* Task goal: Reproduce the records below word for word, leaving out the pictures.

Scene question records
============================================================

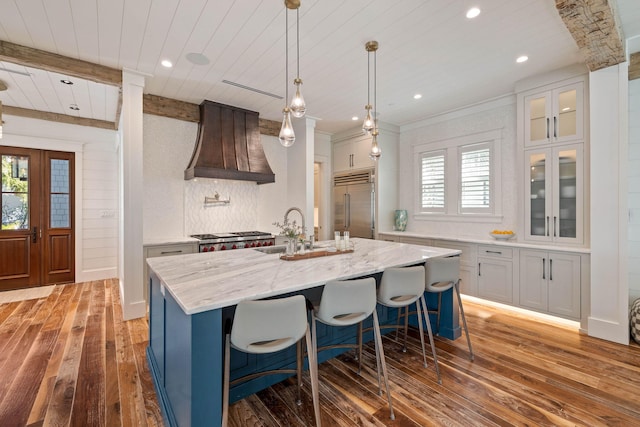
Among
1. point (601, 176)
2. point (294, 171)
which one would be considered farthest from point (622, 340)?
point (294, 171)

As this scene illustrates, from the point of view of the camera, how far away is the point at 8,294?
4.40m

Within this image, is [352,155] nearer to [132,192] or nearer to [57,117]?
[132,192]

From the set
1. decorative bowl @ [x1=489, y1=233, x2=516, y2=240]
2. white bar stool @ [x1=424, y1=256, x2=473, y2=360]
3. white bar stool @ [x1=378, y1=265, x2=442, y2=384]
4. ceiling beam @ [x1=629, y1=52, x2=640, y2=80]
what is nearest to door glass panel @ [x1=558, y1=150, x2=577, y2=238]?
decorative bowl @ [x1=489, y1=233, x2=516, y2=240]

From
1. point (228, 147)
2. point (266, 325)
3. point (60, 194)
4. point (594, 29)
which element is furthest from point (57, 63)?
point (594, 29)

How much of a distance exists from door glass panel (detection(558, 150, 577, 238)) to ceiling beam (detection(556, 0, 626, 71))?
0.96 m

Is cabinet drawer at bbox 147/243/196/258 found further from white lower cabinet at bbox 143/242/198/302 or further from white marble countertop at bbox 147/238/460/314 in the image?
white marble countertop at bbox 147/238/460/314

============================================================

* Written reply:
Among
1. point (601, 176)
2. point (294, 171)
which one would be considered farthest from point (622, 340)?
point (294, 171)

As this scene illustrates, from the point of view of the camera, how far away is the point at 8,294?
4.40m

Within this image, is [352,155] nearer to [132,192] or nearer to [57,117]?
[132,192]

From the set
1. decorative bowl @ [x1=489, y1=233, x2=516, y2=240]
2. white bar stool @ [x1=424, y1=256, x2=473, y2=360]
3. white bar stool @ [x1=378, y1=265, x2=442, y2=384]
4. ceiling beam @ [x1=629, y1=52, x2=640, y2=80]
what is nearest to door glass panel @ [x1=558, y1=150, x2=577, y2=238]?
decorative bowl @ [x1=489, y1=233, x2=516, y2=240]

From
1. point (228, 147)
2. point (266, 325)
3. point (60, 194)
4. point (594, 29)
which element is furthest from point (57, 63)?
point (594, 29)

How much of a distance exists from door glass panel (detection(558, 150, 577, 238)) to ceiling beam (detection(556, 0, 626, 71))?
0.96 m

Is cabinet drawer at bbox 147/243/196/258 found further from white lower cabinet at bbox 143/242/198/302 or further from white marble countertop at bbox 147/238/460/314 in the image?
white marble countertop at bbox 147/238/460/314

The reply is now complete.